* Start DATA FOR THIS TASK *

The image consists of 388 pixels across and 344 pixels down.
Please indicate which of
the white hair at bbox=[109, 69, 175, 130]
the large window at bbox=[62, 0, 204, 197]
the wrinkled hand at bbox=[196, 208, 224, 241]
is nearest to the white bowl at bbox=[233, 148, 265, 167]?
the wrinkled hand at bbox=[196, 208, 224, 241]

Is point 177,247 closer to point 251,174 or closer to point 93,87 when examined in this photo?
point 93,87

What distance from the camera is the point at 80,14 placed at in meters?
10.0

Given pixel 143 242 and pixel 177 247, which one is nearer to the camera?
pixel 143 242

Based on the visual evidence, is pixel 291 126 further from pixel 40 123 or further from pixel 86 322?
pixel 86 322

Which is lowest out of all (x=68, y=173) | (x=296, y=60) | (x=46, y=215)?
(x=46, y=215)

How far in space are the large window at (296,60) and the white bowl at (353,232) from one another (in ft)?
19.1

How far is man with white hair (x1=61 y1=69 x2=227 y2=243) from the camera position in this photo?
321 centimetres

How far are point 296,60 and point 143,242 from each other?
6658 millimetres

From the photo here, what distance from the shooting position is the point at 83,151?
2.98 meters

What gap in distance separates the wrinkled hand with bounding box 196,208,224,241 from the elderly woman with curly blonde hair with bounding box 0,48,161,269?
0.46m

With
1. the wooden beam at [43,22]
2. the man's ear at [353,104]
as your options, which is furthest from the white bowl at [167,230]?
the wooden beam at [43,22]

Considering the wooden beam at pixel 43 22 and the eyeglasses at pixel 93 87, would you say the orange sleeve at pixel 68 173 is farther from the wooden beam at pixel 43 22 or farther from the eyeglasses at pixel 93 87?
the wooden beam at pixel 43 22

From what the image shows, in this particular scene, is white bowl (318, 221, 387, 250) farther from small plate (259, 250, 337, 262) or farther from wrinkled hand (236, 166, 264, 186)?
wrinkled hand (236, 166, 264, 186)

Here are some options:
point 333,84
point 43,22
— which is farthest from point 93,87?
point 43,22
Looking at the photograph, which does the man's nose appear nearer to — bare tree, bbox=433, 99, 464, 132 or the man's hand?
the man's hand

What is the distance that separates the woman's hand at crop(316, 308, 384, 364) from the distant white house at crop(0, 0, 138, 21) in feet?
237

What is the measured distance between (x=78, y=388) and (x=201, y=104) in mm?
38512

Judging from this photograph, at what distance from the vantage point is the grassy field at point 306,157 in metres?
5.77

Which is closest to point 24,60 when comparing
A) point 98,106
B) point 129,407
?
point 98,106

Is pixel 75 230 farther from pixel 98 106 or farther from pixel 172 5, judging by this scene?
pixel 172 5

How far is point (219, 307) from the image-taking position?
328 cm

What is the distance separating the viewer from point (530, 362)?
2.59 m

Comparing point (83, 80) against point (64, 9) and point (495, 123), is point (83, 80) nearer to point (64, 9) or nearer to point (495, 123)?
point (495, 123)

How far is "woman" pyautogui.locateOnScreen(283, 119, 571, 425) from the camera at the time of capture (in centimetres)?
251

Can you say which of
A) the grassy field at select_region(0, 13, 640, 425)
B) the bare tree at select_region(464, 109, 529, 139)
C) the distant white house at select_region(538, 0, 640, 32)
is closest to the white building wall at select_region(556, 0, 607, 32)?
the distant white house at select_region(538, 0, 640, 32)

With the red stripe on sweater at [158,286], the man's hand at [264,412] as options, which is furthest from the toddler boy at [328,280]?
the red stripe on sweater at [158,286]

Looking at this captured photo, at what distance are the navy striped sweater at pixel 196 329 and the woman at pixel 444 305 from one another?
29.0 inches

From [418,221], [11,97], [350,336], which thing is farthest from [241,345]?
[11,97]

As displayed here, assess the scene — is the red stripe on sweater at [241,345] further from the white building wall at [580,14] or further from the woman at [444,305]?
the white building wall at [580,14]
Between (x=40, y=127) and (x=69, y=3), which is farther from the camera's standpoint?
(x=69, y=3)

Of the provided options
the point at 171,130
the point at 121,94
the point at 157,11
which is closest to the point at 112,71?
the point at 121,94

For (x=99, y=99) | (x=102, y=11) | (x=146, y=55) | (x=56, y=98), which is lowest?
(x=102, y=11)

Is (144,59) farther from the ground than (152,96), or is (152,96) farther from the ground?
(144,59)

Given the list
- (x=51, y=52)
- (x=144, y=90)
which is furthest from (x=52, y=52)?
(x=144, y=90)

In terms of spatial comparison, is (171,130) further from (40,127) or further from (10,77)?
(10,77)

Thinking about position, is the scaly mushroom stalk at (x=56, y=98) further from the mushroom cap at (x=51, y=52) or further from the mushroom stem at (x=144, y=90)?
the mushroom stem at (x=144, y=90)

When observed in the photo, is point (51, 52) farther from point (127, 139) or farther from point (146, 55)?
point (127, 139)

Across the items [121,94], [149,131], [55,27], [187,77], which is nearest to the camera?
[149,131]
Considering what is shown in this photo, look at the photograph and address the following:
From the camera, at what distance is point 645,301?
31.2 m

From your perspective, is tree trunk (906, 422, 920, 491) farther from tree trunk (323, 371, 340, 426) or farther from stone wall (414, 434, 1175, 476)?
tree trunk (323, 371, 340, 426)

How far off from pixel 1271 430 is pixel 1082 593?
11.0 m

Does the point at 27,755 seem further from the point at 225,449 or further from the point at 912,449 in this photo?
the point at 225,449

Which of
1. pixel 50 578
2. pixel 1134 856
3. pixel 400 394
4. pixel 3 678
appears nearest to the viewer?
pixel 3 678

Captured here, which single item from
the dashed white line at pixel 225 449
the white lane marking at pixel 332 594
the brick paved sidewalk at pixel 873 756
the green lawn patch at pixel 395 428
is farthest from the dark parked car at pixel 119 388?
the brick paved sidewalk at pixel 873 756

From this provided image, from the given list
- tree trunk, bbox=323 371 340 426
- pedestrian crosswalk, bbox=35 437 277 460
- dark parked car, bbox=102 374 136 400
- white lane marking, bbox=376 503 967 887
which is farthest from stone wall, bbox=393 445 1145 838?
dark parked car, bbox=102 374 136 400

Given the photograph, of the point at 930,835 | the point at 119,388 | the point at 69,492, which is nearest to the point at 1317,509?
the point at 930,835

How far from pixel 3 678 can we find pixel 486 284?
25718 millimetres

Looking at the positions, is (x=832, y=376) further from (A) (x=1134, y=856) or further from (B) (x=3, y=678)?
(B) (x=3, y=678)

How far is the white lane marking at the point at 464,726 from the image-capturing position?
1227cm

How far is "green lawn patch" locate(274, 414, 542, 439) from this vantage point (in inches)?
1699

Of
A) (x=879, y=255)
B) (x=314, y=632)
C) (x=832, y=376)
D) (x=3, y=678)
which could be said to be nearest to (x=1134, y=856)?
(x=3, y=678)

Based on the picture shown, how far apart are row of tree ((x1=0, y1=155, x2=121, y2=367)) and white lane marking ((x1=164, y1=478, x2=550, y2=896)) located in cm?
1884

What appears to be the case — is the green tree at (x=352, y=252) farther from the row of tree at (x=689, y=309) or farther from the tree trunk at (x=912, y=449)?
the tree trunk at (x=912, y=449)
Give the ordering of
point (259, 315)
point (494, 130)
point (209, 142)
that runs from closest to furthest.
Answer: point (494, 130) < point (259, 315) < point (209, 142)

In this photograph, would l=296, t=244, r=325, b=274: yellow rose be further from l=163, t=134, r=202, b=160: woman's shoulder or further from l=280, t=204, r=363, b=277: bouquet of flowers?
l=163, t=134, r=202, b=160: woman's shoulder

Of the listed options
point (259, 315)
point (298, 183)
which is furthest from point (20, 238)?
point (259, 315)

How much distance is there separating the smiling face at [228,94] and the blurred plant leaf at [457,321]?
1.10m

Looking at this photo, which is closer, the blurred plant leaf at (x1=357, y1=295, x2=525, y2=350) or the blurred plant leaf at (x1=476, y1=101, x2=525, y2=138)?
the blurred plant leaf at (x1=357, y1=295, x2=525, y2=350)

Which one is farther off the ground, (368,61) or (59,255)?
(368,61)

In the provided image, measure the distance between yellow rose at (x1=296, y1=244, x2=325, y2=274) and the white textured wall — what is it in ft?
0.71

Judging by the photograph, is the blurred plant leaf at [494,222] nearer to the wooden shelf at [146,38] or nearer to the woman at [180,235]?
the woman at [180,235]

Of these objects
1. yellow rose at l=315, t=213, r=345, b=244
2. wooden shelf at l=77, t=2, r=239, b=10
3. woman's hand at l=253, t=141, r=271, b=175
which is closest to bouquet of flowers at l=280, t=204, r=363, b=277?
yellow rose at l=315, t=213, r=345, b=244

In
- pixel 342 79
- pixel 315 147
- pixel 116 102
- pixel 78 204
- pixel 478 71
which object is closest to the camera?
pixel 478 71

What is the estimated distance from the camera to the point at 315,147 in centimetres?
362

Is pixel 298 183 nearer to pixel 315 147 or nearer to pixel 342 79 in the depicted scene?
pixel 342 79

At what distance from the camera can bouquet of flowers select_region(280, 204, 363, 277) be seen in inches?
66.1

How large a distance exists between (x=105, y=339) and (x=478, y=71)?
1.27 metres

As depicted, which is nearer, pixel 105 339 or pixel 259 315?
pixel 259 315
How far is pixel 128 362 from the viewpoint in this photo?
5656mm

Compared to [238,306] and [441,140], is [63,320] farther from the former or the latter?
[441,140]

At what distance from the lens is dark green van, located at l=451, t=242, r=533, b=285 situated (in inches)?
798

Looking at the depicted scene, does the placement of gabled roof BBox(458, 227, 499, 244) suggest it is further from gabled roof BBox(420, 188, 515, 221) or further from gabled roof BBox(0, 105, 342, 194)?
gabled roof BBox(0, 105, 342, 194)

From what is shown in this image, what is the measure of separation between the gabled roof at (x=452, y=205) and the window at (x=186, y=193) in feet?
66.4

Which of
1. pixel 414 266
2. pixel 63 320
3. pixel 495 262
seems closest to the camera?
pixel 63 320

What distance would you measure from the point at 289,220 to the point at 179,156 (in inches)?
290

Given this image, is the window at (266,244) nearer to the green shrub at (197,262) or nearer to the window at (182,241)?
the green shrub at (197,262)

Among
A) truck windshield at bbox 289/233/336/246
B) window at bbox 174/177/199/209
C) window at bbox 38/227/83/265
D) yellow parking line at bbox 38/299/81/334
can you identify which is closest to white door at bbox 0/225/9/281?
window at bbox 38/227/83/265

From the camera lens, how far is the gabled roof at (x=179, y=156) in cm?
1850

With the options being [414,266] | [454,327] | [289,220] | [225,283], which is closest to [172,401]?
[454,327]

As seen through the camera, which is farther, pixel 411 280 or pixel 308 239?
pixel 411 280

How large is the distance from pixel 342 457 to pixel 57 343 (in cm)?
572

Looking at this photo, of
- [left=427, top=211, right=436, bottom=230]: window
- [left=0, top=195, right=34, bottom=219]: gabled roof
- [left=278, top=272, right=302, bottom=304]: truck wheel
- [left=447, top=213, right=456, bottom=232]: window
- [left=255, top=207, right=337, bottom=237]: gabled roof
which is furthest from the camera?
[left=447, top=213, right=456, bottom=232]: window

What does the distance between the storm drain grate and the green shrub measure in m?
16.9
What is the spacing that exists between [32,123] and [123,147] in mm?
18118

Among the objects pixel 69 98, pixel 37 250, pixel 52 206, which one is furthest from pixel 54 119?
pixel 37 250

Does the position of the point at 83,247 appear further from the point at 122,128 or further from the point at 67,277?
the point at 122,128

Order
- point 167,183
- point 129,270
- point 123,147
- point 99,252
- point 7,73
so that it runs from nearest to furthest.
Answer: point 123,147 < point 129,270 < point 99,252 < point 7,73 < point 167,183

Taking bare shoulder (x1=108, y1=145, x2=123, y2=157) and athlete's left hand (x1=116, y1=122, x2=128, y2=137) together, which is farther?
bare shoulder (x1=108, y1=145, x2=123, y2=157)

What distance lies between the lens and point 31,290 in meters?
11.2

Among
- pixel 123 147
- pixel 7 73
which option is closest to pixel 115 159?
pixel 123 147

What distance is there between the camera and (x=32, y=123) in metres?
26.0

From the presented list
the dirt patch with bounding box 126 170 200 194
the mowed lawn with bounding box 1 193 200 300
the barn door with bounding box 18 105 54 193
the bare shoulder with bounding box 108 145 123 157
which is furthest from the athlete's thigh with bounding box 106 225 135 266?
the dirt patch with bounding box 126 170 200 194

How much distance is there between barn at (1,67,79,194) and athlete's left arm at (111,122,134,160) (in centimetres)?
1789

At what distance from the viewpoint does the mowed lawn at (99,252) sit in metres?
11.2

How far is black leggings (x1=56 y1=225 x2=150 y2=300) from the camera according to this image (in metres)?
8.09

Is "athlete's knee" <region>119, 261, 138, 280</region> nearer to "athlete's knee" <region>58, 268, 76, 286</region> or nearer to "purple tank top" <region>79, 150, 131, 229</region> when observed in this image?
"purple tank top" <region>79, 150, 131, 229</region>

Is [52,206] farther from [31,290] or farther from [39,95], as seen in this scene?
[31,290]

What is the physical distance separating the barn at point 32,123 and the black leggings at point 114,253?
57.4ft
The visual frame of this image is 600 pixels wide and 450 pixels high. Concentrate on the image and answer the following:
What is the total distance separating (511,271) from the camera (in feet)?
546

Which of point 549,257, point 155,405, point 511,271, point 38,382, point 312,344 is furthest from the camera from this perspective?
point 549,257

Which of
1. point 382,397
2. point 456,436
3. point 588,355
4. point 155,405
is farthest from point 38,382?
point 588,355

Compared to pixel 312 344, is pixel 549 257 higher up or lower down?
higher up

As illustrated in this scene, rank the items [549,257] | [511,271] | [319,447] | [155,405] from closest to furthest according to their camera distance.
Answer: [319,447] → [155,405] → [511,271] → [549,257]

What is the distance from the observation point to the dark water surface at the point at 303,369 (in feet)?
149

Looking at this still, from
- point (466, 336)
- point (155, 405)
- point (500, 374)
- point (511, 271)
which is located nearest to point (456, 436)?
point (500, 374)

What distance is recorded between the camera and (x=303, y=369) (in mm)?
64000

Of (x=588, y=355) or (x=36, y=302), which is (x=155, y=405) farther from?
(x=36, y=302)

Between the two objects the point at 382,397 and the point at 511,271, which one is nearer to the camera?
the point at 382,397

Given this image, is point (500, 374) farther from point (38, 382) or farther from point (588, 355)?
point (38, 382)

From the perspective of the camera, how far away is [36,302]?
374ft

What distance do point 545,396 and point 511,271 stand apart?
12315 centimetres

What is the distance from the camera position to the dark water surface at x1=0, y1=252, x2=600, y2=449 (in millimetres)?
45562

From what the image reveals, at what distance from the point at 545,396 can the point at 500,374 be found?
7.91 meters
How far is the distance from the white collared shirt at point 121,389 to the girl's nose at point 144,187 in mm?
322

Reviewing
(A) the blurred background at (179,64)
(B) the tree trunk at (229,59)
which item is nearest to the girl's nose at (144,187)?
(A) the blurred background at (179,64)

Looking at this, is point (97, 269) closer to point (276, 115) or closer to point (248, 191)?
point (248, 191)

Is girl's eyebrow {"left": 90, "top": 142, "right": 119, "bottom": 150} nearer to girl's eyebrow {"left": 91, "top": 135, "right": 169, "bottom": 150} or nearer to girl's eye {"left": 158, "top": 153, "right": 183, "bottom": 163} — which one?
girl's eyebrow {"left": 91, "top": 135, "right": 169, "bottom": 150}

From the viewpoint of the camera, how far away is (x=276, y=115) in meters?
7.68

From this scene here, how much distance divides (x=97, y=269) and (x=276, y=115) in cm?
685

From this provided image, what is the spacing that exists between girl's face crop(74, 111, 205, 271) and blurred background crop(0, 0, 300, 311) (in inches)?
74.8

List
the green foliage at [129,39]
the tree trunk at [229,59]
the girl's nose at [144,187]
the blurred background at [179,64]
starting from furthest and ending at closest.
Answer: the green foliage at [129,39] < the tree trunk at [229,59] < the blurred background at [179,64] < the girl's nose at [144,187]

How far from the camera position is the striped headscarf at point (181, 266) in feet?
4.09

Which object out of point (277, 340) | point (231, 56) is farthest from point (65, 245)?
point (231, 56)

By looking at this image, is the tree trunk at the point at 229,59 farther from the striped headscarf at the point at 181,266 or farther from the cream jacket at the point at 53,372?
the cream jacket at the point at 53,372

* End DATA FOR THIS TASK *

EXERCISE: With the line containing "How far from the" as the first and the last line of the records as the final one, print exactly the lines in that span.

TASK OUTPUT:
How far from the camera position is the striped headscarf at point (181, 266) in feet?
4.09

Which object out of point (277, 340) | point (231, 56) is farthest from point (65, 245)?
point (231, 56)

By looking at this image, is the tree trunk at the point at 229,59 farther from the striped headscarf at the point at 181,266 or farther from the cream jacket at the point at 53,372?
the cream jacket at the point at 53,372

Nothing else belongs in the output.